Israeli Prime Minister Benjamin Netanyahu has announced a “second stage” in Israel’s war on Hamas, three weeks after Hamas launched a brutal incursion into Israel October 7. Tanks and infantry pushed into Gaza over the weekend in what officials described as a widening ground offensive as Israel pounded the territory from air, land and sea.

The human rights organization said that Gaza’s children have suffered severely since the start of the current Israeli offensive and have become the primary target of the ongoing “massacre” against the Palestinians, where lives have been extinguished, families torn apart, and children have suffered devastating effects. With children needing specialized medical care, suffering from the pain, loss, and the dominance of wounds due to Israel’s intense attacks on residential areas and civilian facilities, in a gross violation of the rules protecting children guaranteed under international humanitarian law. Hundreds of images and video clips have been documented, showing the shattering of the heads of young children and fragments penetrating their bodies, while the rubble scattered from the residential buildings destroyed above the heads of their inhabitants caused the bodies of hundreds of young children to be torn apart.

It added that the majority of the injured children in Gaza are suffering from horrifying burns, shrapnel wounds, and limb amputations, in addition to record levels of psychological trauma and terror, leaving them with their families without any safe shelter. The youngest victim in the Gaza Strip is Nabilah Nofal, who was born on the 7th of October, which witnessed the start of the current round of fighting, and she was killed in an Israeli airstrike on Gaza just a week later after shrapnel penetrated her small body.

The impact of war on families and children is not only about the numbers of deaths and injuries but also about the severe psychological impact and their suffering from the lack of humanitarian supplies such as electricity, water, and other essential services. Gaza’s children are paying a heavy price for the consequences of Israel’s indiscriminate attacks, not only because they are vulnerable to killing and serious injuries but also because of the harmful psychological effects that may accompany them throughout their lives.

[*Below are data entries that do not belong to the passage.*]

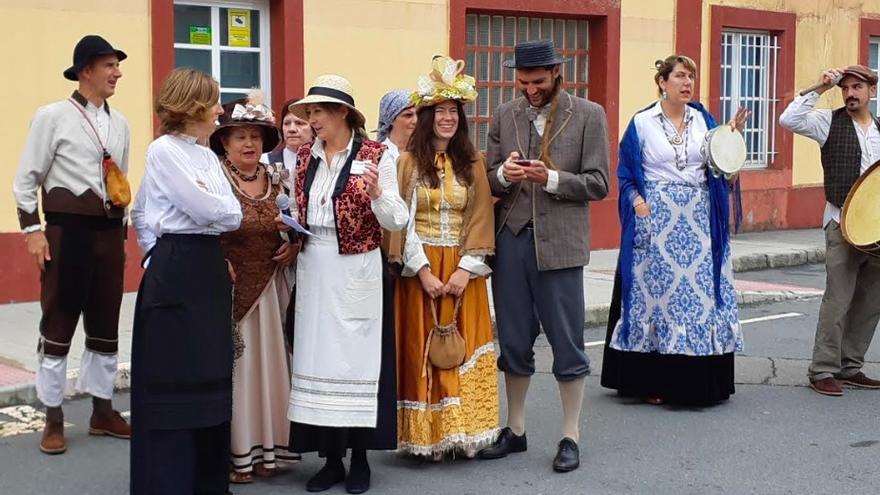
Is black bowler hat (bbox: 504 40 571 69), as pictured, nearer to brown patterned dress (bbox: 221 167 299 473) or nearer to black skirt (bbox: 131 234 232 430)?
brown patterned dress (bbox: 221 167 299 473)

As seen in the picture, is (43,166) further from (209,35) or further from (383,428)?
(209,35)

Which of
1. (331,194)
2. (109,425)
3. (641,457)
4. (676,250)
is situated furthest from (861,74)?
(109,425)

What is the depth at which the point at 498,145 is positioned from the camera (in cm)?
569

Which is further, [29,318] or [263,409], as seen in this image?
[29,318]

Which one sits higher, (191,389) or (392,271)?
(392,271)

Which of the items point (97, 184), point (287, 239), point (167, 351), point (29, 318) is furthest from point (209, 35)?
point (167, 351)

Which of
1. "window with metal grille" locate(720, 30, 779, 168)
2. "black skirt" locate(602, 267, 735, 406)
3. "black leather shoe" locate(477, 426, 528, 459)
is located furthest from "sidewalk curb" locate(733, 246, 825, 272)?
"black leather shoe" locate(477, 426, 528, 459)

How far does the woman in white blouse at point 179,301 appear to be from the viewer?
4.56 meters

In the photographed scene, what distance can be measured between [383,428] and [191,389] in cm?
95

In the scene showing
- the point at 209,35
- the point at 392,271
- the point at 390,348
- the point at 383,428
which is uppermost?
the point at 209,35

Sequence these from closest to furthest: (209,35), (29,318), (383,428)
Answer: (383,428) < (29,318) < (209,35)

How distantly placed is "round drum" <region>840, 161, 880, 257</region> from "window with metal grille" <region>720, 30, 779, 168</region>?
8734 mm

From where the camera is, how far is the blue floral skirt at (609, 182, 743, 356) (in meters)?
6.56

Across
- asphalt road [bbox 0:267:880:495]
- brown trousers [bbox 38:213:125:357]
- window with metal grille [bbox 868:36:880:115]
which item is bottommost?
asphalt road [bbox 0:267:880:495]
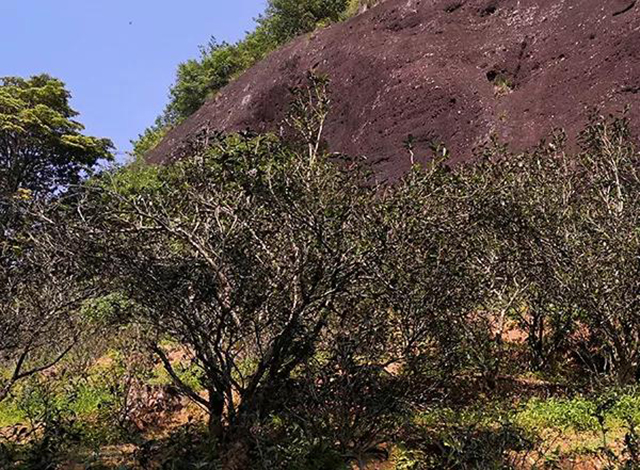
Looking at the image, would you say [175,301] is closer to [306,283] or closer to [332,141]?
[306,283]

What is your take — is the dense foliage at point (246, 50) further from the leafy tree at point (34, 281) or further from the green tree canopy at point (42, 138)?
Result: the leafy tree at point (34, 281)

Israel is violating several rules of international law in its war on Gaza and its systematic targeting of children, including the failure to distinguish between civilians and combatants and the intentional harm to civilians and their property. It mentioned that Article 25 of the Hague Convention clearly prohibits attacking or shelling cities, villages, residential areas, or buildings devoid of defence means, regardless of the means used.

The basic statutes of the International Criminal Court state explicitly that deliberately directing attacks against civilians or against civilian individuals who do not directly participate in hostilities constitutes a war crime. International rules also provide special protection for children in armed conflicts and make avoiding harm to them a duty on warring parties, as they are civilians enjoying international protection.

International agreements make harming children a crime punishable by law, such as the four Geneva Conventions and their two Additional Protocols of 1979 and the Convention on the Rights of the Child of 1989. However, Israel does not comply with any rules of international law, especially those related to children.

Euro-Med Monitor concluded that the Israeli armed forces have advanced military techniques that enable them to accurately identify targets to avoid killing civilians and children, which means that avoiding the killing of innocent children is “practically possible,” but Israeli attacks are far from this clear commitment.

And even when the fighting stops, the cost to children and their communities will be borne for generations to come. War not only kills people; it kills possibility, slamming the door shut on what might have been. Children who have lost their lives will not grow up to be the people their communities needed them to become.

Children who survive could see their lives irrevocably altered through repeated exposure to traumatic events. Violence and upheaval can induce toxic stress, which can interfere with physical and cognitive development and cause mental-health problems in both the short and long term. Even before this latest escalation, more than 816,000 children in Gaza—three-quarters of its entire child population—were identified as needing mental-health and psychosocial support.